Exercise aim: What is needed is the run of lines from the one with "Is (x=261, y=828)" through the close of the data, set down exactly.

Entries from a dataset
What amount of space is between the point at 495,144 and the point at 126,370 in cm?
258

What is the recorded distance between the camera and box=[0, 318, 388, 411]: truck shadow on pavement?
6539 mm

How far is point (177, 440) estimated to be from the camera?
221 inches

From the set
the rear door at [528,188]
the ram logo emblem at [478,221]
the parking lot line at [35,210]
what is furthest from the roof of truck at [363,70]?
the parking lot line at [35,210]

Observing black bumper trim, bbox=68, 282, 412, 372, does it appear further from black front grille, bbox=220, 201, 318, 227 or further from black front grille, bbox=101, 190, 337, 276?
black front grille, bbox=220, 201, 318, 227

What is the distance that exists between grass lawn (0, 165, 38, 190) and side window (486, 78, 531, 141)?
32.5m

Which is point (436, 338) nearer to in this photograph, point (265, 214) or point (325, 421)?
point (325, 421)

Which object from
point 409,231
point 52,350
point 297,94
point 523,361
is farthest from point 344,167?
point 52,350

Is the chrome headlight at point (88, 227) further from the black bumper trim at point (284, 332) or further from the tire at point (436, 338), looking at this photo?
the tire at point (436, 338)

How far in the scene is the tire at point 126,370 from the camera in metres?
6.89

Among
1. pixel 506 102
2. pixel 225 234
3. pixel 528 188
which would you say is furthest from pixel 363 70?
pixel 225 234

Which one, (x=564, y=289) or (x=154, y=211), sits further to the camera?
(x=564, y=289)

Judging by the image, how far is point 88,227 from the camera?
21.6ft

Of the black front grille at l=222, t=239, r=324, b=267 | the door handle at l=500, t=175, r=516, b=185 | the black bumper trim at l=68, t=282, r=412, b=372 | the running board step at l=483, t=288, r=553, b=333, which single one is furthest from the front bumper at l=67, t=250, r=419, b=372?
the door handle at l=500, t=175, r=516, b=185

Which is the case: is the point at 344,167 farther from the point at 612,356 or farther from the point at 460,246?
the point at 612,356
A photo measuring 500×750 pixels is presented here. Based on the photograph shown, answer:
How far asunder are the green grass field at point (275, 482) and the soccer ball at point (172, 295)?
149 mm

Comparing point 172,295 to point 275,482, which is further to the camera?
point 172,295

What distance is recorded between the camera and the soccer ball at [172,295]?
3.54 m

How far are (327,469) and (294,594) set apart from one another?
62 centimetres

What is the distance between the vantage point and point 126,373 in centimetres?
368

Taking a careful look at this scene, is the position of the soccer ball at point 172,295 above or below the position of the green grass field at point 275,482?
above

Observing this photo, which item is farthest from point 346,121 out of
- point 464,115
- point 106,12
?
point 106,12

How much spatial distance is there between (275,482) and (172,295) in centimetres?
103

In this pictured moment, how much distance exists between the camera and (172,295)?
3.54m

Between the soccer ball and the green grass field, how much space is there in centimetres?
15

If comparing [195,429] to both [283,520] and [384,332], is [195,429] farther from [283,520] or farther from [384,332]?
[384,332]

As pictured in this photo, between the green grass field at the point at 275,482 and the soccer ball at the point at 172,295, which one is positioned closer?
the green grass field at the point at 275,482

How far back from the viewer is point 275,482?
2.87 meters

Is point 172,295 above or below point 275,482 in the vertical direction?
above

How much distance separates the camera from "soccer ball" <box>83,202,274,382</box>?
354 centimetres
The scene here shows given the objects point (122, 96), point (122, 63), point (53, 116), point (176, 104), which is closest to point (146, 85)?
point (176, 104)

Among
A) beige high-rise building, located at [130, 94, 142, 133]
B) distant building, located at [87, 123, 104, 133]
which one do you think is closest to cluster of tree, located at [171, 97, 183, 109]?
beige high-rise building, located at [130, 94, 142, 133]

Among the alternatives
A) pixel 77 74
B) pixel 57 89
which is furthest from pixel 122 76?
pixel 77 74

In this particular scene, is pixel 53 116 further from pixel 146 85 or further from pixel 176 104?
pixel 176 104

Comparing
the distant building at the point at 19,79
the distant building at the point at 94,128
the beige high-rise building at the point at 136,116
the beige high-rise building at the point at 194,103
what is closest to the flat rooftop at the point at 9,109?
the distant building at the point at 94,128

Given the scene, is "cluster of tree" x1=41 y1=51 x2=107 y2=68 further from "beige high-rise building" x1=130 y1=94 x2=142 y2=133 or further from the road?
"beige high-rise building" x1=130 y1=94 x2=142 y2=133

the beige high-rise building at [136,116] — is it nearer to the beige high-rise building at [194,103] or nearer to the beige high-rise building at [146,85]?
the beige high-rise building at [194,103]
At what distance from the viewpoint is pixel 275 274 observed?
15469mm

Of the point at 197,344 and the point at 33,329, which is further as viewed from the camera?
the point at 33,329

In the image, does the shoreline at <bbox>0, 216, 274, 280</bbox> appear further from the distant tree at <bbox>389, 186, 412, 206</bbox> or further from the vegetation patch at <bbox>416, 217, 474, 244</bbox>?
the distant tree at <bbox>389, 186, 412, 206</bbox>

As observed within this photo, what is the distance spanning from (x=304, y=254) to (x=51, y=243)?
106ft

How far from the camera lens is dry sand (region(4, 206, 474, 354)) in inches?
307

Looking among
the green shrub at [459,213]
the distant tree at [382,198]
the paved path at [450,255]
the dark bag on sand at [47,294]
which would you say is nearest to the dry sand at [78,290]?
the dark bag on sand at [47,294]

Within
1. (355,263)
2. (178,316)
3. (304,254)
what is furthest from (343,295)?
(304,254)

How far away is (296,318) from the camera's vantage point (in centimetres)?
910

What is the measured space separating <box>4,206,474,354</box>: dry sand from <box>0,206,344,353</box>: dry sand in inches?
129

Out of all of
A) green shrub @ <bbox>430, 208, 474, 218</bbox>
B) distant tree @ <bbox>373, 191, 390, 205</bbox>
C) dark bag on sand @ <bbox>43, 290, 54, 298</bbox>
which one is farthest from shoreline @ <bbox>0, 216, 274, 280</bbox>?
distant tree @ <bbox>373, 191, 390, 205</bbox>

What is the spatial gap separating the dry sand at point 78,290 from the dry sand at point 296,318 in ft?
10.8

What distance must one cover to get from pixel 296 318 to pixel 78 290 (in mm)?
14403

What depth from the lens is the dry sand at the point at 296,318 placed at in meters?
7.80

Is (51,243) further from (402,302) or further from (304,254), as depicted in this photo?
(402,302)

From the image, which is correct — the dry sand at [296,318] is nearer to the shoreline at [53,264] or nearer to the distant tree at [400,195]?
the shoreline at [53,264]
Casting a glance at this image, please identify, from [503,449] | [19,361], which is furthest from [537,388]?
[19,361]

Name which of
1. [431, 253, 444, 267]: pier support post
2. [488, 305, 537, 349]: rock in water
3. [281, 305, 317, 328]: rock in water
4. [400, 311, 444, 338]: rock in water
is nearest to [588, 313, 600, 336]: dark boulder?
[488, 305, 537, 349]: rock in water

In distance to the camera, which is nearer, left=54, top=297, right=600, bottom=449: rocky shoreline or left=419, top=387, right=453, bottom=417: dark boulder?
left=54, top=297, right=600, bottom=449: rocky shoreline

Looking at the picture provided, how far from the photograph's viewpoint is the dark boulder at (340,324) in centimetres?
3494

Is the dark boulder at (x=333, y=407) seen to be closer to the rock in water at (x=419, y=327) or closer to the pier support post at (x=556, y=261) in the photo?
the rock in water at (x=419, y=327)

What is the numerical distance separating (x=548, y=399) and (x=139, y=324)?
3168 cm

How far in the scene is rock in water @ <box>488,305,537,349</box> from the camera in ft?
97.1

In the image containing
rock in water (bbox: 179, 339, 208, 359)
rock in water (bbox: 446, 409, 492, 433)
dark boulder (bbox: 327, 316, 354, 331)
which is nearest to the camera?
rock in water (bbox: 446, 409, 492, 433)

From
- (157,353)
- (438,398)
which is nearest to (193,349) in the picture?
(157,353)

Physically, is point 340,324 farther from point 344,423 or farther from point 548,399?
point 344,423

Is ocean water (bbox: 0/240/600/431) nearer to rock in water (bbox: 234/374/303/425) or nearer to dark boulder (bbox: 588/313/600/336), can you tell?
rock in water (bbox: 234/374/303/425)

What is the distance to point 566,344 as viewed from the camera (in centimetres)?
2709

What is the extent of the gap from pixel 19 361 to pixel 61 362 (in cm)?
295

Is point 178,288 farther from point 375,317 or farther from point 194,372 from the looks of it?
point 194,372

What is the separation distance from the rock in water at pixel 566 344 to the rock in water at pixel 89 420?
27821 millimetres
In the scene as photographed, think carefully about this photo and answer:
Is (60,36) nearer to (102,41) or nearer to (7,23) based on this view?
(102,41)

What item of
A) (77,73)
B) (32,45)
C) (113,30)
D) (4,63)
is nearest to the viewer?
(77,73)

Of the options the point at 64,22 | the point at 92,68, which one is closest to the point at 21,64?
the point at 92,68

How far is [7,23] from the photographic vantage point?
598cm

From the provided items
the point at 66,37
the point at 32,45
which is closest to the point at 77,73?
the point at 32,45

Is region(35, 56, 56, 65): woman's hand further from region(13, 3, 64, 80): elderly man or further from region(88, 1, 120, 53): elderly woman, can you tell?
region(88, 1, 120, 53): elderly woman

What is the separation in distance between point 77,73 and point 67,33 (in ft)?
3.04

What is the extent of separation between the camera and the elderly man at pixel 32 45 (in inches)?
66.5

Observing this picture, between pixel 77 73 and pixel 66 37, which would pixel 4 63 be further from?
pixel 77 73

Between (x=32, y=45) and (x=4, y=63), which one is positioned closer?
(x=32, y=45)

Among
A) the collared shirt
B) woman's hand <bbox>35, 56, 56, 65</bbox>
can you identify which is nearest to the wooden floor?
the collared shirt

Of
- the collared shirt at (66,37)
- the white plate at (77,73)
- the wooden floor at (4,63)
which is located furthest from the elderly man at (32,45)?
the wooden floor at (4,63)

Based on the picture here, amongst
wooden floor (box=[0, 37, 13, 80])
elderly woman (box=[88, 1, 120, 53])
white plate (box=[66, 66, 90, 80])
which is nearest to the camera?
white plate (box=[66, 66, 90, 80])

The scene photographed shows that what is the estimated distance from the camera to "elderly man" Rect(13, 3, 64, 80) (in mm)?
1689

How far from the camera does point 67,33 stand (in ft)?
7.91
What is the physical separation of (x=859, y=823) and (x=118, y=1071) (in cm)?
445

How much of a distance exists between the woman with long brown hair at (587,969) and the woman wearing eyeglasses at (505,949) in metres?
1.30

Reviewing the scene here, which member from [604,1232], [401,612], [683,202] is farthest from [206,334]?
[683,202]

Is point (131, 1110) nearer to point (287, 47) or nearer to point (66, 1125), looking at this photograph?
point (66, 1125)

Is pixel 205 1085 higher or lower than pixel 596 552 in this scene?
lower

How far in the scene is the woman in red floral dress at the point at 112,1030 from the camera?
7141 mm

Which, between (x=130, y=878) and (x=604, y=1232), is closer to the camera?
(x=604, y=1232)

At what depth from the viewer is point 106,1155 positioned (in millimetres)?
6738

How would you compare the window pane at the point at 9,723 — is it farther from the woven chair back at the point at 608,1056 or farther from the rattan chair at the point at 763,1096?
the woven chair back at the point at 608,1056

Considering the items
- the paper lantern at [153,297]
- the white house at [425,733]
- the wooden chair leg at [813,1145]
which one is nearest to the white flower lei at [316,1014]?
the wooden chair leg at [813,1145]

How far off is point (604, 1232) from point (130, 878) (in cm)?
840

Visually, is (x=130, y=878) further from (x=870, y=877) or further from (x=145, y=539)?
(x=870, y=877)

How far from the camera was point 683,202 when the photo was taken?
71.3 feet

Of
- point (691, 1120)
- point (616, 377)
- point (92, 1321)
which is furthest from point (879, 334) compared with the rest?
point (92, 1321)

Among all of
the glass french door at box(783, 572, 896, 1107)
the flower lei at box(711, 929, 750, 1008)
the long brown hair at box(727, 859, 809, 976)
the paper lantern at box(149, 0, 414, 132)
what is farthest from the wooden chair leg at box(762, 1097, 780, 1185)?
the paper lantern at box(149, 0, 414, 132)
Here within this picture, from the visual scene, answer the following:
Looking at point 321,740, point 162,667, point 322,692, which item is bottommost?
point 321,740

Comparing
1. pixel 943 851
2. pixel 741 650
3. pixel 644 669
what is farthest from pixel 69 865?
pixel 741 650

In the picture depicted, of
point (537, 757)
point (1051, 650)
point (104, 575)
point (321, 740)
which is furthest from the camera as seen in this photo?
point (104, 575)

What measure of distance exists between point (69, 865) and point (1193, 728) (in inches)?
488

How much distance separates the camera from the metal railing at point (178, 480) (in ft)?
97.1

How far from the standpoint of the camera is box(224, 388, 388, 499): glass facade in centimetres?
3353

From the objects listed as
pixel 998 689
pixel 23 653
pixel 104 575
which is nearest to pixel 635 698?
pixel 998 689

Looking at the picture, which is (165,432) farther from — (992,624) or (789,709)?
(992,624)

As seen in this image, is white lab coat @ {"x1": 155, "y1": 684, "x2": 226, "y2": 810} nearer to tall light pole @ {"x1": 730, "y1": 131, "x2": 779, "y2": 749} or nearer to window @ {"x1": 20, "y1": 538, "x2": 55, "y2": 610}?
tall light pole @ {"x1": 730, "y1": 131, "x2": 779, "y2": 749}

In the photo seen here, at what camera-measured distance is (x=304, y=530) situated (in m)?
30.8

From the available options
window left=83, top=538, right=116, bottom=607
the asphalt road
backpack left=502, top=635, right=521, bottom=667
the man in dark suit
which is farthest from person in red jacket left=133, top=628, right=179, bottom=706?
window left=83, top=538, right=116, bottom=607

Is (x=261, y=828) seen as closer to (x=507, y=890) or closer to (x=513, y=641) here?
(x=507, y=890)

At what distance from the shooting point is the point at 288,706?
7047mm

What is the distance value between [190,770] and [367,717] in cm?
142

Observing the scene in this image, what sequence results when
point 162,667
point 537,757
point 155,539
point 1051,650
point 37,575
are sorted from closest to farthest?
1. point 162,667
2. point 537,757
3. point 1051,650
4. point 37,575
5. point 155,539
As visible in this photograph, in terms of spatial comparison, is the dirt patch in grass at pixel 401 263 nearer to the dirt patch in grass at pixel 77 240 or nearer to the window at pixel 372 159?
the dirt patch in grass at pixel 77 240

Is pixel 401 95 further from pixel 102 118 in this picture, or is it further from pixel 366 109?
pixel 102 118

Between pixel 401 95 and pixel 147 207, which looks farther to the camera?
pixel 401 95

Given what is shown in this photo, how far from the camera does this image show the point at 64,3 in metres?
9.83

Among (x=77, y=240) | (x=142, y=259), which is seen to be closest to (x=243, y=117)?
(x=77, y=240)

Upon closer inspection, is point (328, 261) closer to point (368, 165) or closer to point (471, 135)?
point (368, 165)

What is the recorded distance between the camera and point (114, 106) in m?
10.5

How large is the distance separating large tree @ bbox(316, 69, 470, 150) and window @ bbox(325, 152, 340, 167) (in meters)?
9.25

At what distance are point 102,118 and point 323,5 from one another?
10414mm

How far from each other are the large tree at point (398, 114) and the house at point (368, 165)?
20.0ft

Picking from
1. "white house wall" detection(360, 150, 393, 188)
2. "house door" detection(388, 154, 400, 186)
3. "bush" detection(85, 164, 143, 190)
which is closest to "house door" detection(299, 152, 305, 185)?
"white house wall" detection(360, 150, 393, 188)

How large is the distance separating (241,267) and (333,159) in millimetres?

The response:
Is (x=261, y=828) seen as closer to (x=507, y=890) or closer to (x=513, y=641) here?
(x=507, y=890)

At what distance from the shooting point is the point at 288,706?
7047mm

What is the distance value between [190,770] and [367,717] in cm?
142

Observing the scene in this image, what sequence results when
point 162,667
point 537,757
point 155,539
point 1051,650
point 37,575
are sorted from closest to farthest?
1. point 162,667
2. point 537,757
3. point 1051,650
4. point 37,575
5. point 155,539
As visible in this photograph, in terms of spatial comparison, is the dirt patch in grass at pixel 401 263 nearer to the dirt patch in grass at pixel 77 240 or nearer to the window at pixel 372 159?
the dirt patch in grass at pixel 77 240

Is pixel 401 95 further from pixel 102 118 in this picture, or is it further from pixel 366 109?
pixel 102 118

Between pixel 401 95 and pixel 147 207, which looks farther to the camera?
pixel 401 95

Given what is shown in this photo, how far from the camera does this image show the point at 64,3 in metres?
9.83

Among (x=77, y=240) | (x=142, y=259), which is seen to be closest to (x=243, y=117)?
(x=77, y=240)

Upon closer inspection, is point (328, 261) closer to point (368, 165) or closer to point (471, 135)?
point (368, 165)

What is the recorded distance between the camera and point (114, 106) in m?
10.5

How large is the distance separating large tree @ bbox(316, 69, 470, 150) and window @ bbox(325, 152, 340, 167) (in meters)?
9.25

At what distance are point 102,118 and point 323,5 from one another?
10414mm

How far from each other are the large tree at point (398, 114) and the house at point (368, 165)?
20.0ft

Picking from
1. "white house wall" detection(360, 150, 393, 188)
2. "house door" detection(388, 154, 400, 186)
3. "bush" detection(85, 164, 143, 190)
which is closest to "house door" detection(299, 152, 305, 185)?
"white house wall" detection(360, 150, 393, 188)

How large is the distance separating (241,267) and (333,159) in millimetres?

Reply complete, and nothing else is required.